[Saved entries]
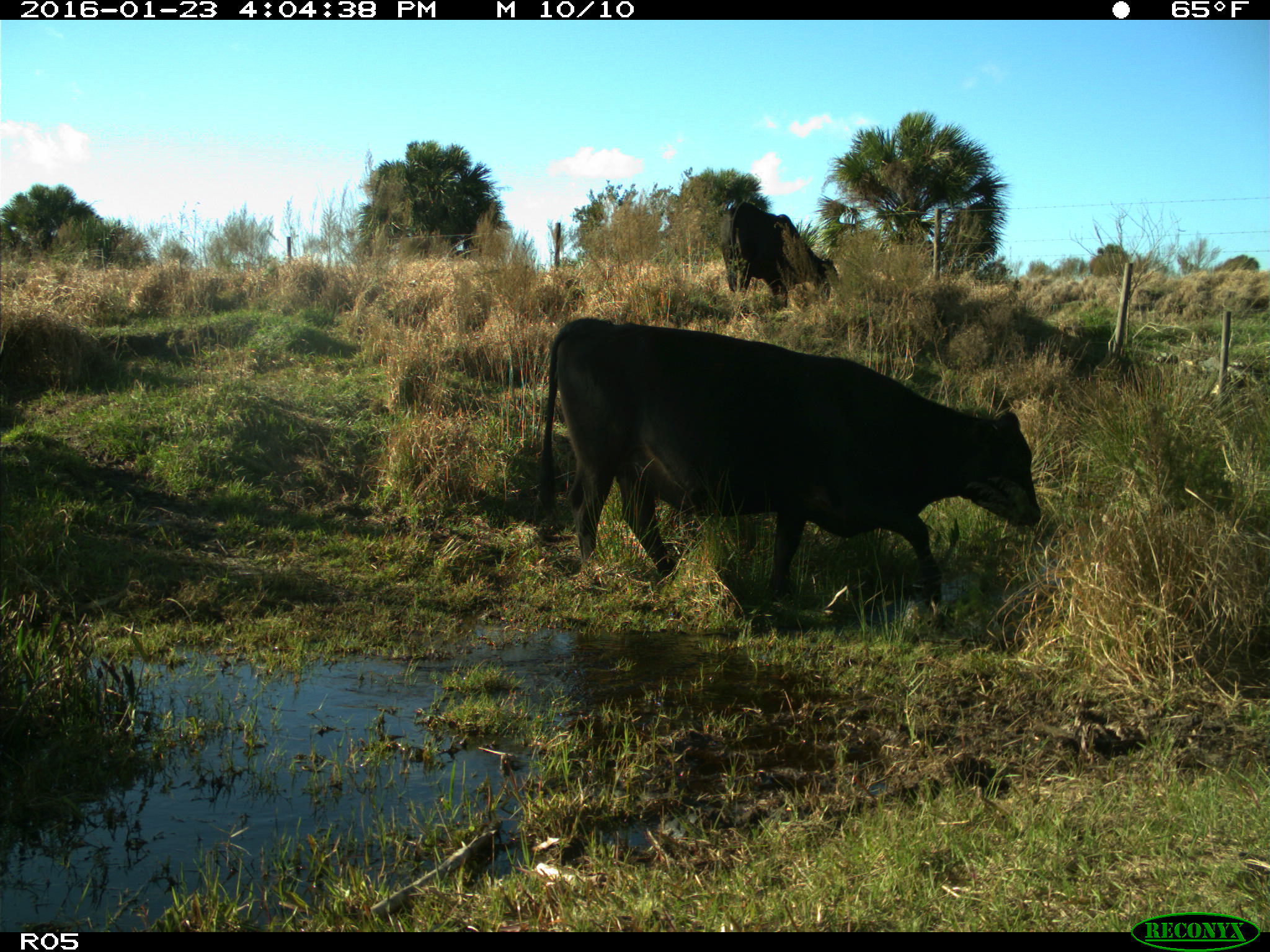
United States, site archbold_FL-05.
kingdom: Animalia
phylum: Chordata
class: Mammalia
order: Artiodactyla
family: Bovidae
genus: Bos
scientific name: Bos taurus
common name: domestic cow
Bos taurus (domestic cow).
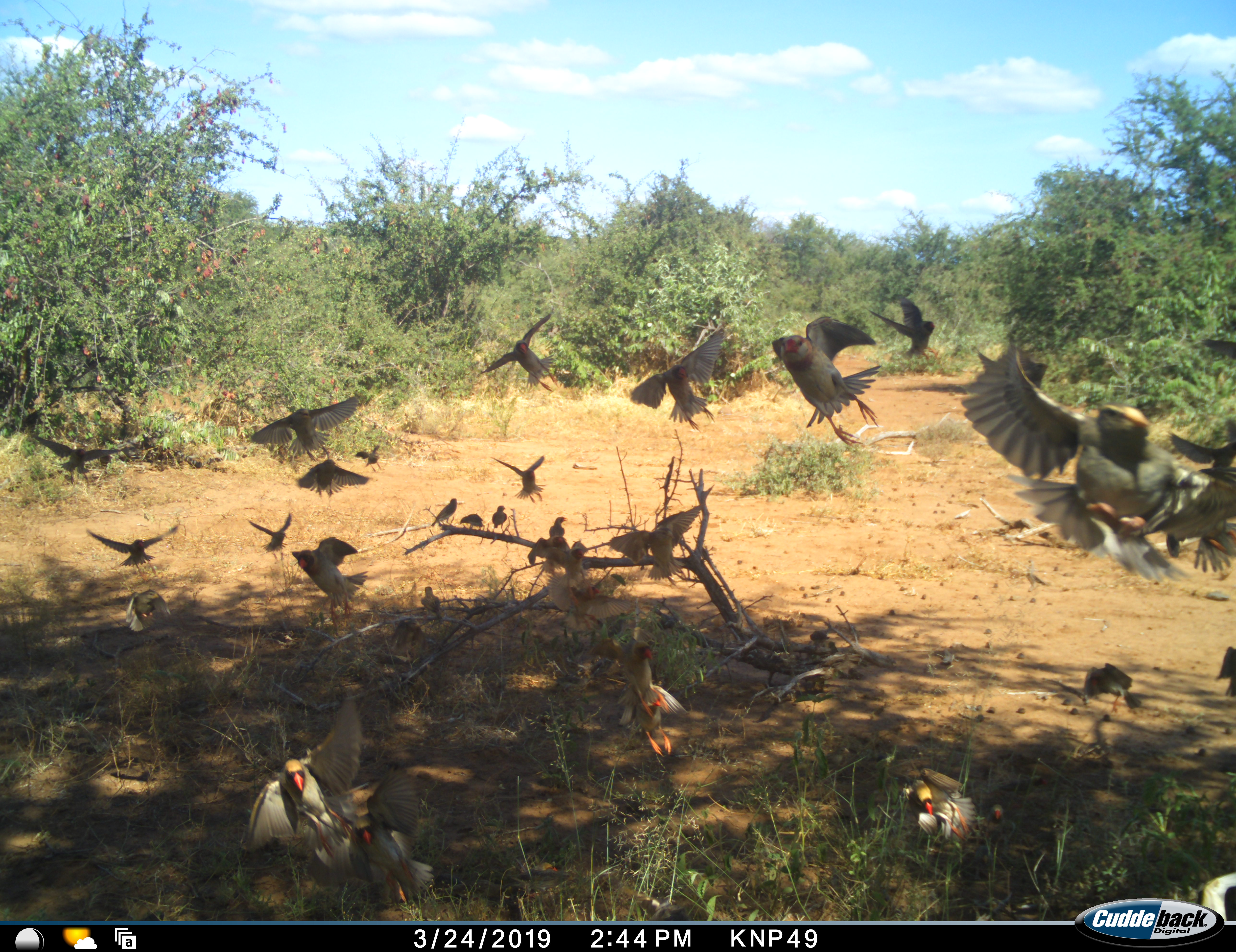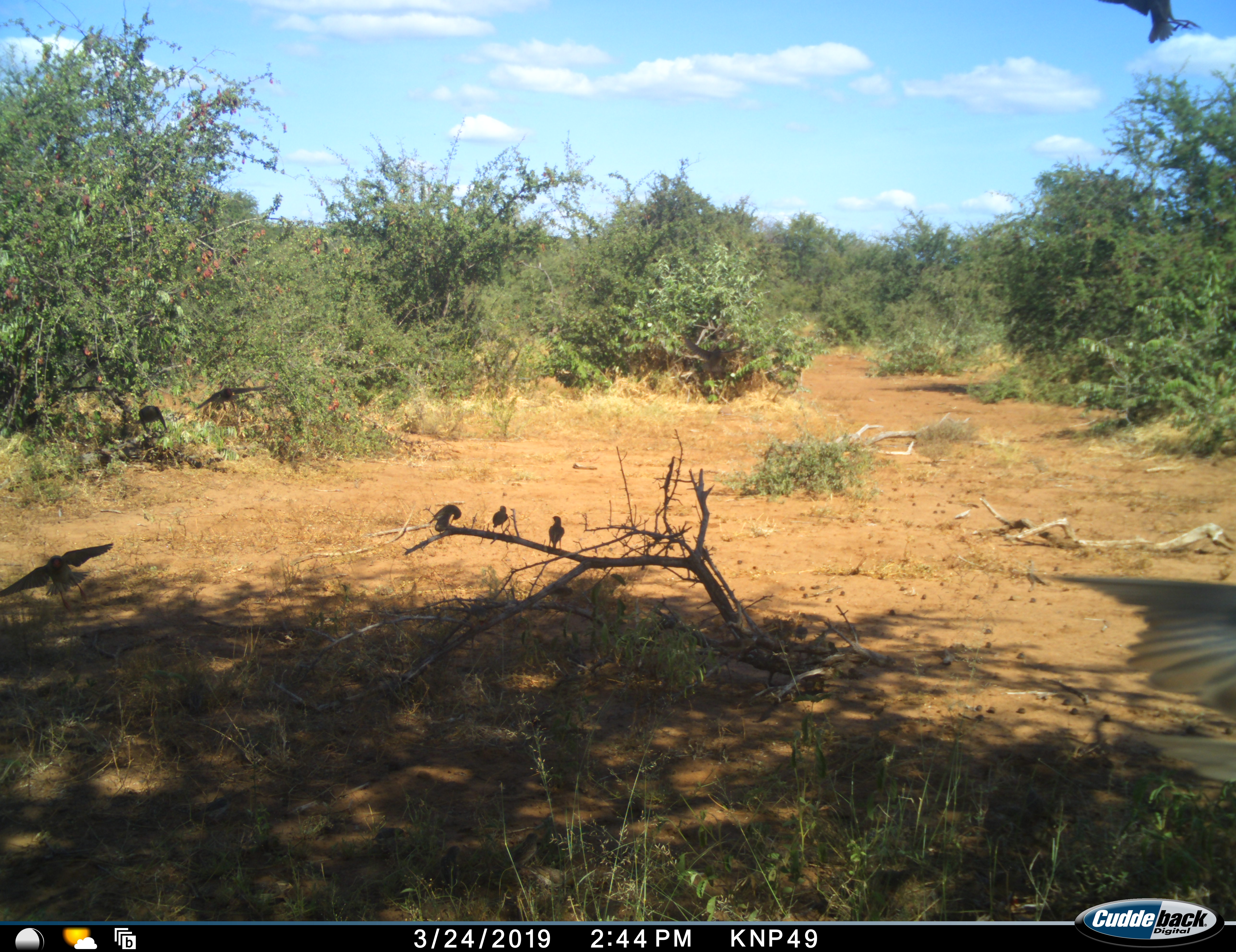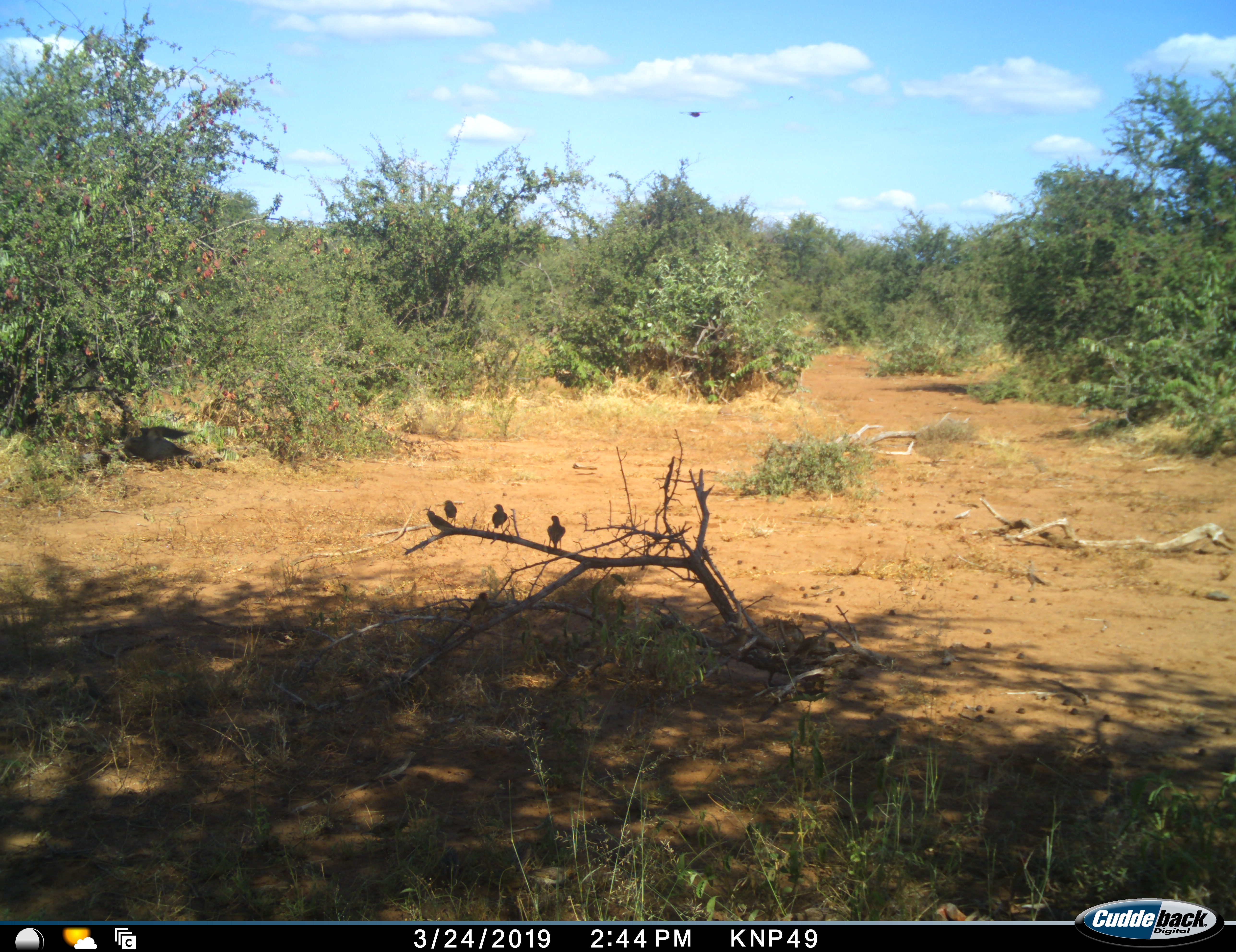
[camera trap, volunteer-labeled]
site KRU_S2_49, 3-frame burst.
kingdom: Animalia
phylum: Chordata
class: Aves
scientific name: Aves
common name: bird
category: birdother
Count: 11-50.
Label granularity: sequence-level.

- [DIRECTIONS]:
Please let your answer be exactly the lines from the one holding "scientific name: Aves" through the last line of the entries above, both ends included.

- [WRITTEN RESPONSE]:
scientific name: Aves
common name: bird
category: birdother
Count: 11-50.
Label granularity: sequence-level.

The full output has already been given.